Make a numbered list of the lines, beginning with the line that contains "How far is the woman" and continuing through the final line below. Include only those lines and leave out any blank ones.

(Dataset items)
┄┄┄┄┄┄
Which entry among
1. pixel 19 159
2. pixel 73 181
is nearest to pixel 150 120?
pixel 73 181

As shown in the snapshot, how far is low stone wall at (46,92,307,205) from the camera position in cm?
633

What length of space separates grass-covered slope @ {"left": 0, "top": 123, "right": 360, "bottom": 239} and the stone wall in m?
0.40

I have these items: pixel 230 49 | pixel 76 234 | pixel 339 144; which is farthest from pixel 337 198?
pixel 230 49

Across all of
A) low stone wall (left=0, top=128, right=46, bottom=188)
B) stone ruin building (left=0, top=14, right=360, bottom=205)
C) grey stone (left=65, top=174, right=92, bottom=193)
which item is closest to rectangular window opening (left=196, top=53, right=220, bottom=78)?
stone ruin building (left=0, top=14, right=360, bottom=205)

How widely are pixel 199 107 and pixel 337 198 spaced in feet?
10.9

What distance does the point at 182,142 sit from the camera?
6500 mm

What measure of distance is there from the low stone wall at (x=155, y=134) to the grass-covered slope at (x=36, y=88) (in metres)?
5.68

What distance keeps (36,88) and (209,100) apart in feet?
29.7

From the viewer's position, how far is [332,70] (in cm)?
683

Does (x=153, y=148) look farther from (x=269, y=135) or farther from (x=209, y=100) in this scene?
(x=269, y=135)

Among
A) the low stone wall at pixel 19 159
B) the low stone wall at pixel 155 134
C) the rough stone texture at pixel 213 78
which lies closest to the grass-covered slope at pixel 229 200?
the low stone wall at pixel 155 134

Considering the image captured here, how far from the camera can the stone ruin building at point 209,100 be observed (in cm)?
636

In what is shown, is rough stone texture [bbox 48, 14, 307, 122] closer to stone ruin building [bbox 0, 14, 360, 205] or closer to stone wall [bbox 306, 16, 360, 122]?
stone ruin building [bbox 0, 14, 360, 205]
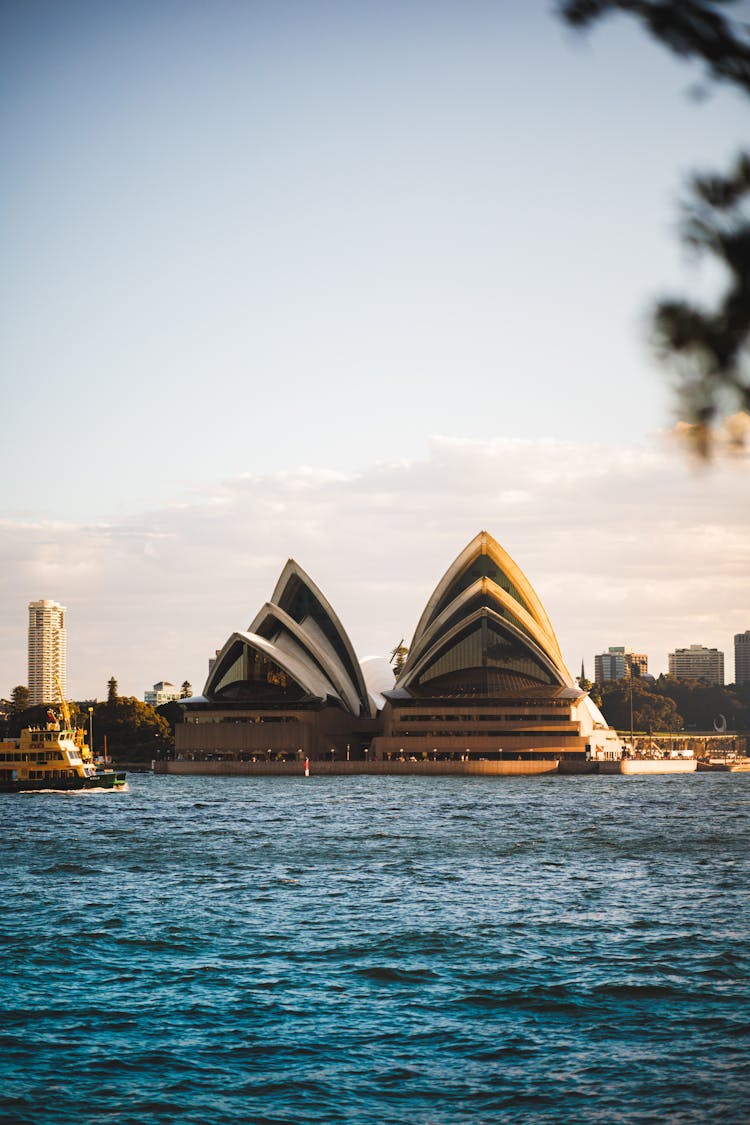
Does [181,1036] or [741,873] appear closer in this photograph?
[181,1036]

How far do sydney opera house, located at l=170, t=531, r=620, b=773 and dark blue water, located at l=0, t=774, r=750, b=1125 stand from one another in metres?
66.4

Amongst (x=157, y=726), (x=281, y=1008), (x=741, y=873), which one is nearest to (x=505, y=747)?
(x=157, y=726)

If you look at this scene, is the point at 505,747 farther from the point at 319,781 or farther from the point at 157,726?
the point at 157,726

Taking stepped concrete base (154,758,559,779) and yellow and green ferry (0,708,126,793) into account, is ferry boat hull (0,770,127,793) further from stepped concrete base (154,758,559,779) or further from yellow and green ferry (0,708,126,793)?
stepped concrete base (154,758,559,779)

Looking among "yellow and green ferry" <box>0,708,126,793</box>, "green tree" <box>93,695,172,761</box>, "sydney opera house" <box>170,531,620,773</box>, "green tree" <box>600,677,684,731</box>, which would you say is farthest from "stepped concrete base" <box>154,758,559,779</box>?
"green tree" <box>600,677,684,731</box>

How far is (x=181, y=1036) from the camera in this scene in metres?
15.7

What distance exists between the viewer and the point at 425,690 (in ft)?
359

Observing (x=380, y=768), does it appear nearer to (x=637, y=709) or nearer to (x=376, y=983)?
(x=637, y=709)

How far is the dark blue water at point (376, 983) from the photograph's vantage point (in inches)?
528

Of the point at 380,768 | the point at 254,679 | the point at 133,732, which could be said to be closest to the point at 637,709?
the point at 133,732

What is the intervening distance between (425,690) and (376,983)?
91.0 m

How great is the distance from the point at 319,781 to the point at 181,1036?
82.7 metres

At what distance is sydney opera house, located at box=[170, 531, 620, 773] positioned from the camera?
10631 cm

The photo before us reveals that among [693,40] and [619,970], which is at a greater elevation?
[693,40]
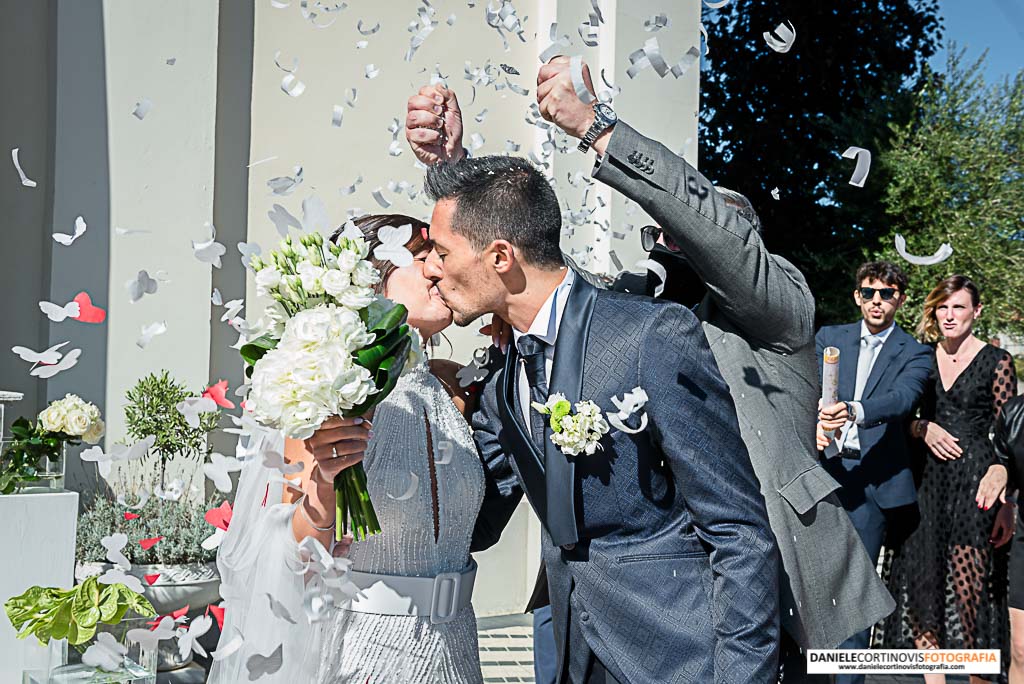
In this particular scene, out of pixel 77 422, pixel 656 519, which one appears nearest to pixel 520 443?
pixel 656 519

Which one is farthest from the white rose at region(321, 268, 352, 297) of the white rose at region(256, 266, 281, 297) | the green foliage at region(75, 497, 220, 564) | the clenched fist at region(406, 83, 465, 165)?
the green foliage at region(75, 497, 220, 564)

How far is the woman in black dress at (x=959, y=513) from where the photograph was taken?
231 inches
┄┄┄┄┄┄
## Expected output
1. How far is the woman in black dress at (x=959, y=513) from where the photograph was taken?
2. 231 inches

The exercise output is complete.